Tuesday, September 27, 2011

Hi-P

Hi-P / Technology: based on indications from several supply chain vendors, Apple over the past 2 wks, cut back 4Q iPad orders by 25%, the first such cut known to the Street.
Reduced orders from Apple to iPad suppliers could reflect both weakening demand in Europe due to economic conditions there as well as a strategy by Apple to operate with reduced inventory. RBS notes, “It’s back to reality.
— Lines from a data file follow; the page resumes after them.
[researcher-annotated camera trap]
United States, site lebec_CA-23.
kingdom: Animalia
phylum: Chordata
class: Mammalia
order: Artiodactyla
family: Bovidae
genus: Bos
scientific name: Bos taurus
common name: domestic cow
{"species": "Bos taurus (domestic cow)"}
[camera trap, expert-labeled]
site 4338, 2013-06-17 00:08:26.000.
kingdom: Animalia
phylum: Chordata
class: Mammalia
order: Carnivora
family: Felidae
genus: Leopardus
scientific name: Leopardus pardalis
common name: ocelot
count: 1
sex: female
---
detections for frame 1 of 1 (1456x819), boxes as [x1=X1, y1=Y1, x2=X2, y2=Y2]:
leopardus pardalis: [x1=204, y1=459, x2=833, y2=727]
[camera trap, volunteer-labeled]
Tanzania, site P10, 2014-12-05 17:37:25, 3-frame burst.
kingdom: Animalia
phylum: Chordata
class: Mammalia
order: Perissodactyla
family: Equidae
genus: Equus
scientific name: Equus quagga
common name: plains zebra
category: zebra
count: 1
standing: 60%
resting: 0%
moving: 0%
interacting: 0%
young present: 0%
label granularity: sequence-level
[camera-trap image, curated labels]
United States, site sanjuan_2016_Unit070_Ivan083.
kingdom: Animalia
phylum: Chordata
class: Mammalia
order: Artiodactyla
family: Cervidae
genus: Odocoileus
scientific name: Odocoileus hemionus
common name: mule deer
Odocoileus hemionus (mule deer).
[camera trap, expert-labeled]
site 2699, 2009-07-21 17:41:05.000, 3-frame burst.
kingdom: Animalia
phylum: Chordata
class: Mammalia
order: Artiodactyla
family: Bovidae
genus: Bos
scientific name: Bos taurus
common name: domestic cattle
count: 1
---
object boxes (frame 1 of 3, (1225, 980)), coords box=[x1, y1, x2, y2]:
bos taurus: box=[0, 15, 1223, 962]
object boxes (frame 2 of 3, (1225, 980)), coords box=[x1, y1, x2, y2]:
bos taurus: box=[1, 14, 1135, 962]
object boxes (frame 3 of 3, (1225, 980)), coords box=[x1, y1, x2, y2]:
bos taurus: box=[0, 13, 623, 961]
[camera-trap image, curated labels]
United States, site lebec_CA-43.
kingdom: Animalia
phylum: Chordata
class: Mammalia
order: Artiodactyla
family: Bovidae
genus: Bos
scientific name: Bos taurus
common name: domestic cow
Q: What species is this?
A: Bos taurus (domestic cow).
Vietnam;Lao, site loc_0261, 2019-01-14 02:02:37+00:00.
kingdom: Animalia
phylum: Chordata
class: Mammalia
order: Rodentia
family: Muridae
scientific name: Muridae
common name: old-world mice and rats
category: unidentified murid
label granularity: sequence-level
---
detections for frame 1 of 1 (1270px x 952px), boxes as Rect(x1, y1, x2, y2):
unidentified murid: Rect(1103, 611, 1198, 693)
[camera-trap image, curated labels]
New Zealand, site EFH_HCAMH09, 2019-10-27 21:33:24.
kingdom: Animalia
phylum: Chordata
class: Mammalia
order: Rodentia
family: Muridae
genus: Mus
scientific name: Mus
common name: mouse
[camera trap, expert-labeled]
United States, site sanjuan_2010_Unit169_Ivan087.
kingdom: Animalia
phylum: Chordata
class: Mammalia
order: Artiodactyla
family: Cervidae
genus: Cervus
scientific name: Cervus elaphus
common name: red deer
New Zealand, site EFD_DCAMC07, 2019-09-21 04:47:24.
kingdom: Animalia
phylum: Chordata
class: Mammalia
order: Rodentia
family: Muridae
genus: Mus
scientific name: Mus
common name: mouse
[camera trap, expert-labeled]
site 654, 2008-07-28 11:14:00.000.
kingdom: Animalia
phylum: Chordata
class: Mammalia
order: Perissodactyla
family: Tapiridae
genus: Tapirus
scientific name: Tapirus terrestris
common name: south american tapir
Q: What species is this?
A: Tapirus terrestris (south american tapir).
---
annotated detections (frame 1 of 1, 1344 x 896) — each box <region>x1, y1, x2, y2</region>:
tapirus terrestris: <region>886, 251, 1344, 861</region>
Now it seems even for Apple, due to the market situation, we need to be conservative.” This means, other tech products could face an even tougher time.
For a vendor such as Hon Hai, the cut could mean a drop to 13m units in 4Q from 17m units in 3Q, according to JPM estimates.

DBSV reiterates view for “more downside ahead" for the tech sector, urges investors to stay out bcs earnings risks and higher than market valuations will prompt further de-rating on the sector.
The house has downgraded Apple component supplier, Hi-P (15-20% of sales from Apple) to Fully Valued. Believes the stock will remain plagued by sluggish RIM sales and now, lowered iPad shipments.

While near term sentiment may be weak for Hi-P, value hunters may want to keep this counter on the watchlist. After the 46% ytd decline, Hi-P valuations now appear more reasonable at 4.9x P/E, 0.8x P/B, and 6.5% yield. At the trough in 2008, Hi-P traded to a low of 0.44x P/B.